Review Summary: Grazing berserkers..
Who knows what kind of debased overflow of alternative folk/country would have flooded the Midwest in the 90’s, had the farming industry in America not collapsed the previous decade? The region’s younger generations were stranded with such grim lots, that you could say the rise of the frenzied noise and sludge of God Bullies, Cows, Big Black and Killdozer was therapeutic adaptation more than anything. Killdozer at any rate, don’t consider the issue a particular mystery.
The tedium of rural Wisconsin is stamped into every brutalized note of
Snakeboy. Small-town depression, grain silos, cow fields half-abandoned as American agriculture withers, right-wing nut-jobs, f*cking in mud, ordinary monotonous death.
Lecherous opener “King of Sex” is one of the band’s oldest staples, cheeky, pert, and formidably insipid. Apathetic female backing vocals bind the song in bleak sexuality, a picture of a self-satisfied man pumping behind a bored woman. The band crash out of their measured chug on “River,” even splicing in a pitchy violin. Toothsomely evil guitar-work drives “Live Your Life Like You Don’t Exist” and “Gone to Heaven.” Crisp, reverberating bass forms the sneaking spine of “Burning House,” and closer “Fifty Seven” is stacked with a careening, drunken wobble.
Killdozer remain known for their punishingly straightforward covers, and on
Snakeboy, Neil Young’s “Cinnamon Girl” gets the frontal lobotomy treatment. A persistent presence during live shows, where the amped crowd could thrust the song up to the rafters, it falls a bit flat on record, but does come decked-out with a spaced-out, drawling solo. For what this music and scene are, there isn’t an overtly weak track here. Still, swallowing all of
Snakeboy in one sitting can at times feel like taking a lash to the cerebrum.

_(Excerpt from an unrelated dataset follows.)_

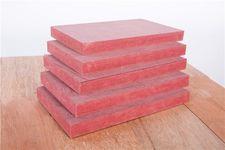 广东木质阻燃吸音板,颉龙阻燃网,密度板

It was no surprise that Killdozer’s stiff-necked, steel-toed brand of noise punk eventually brought Steve Albini into their timeline. His propensities for engineering compressed barrages of guitars tightened up the band’s already constricted approach into a shattering onslaught. And though that lent the band a new terrifying tier of gnashing stompers,
Snakeboy is just as, if not more important a peak in Killdozer’s chronology. Tough and pointed, and just shambolic enough to let you know that there’s a heart pulsing behind that implacable grind.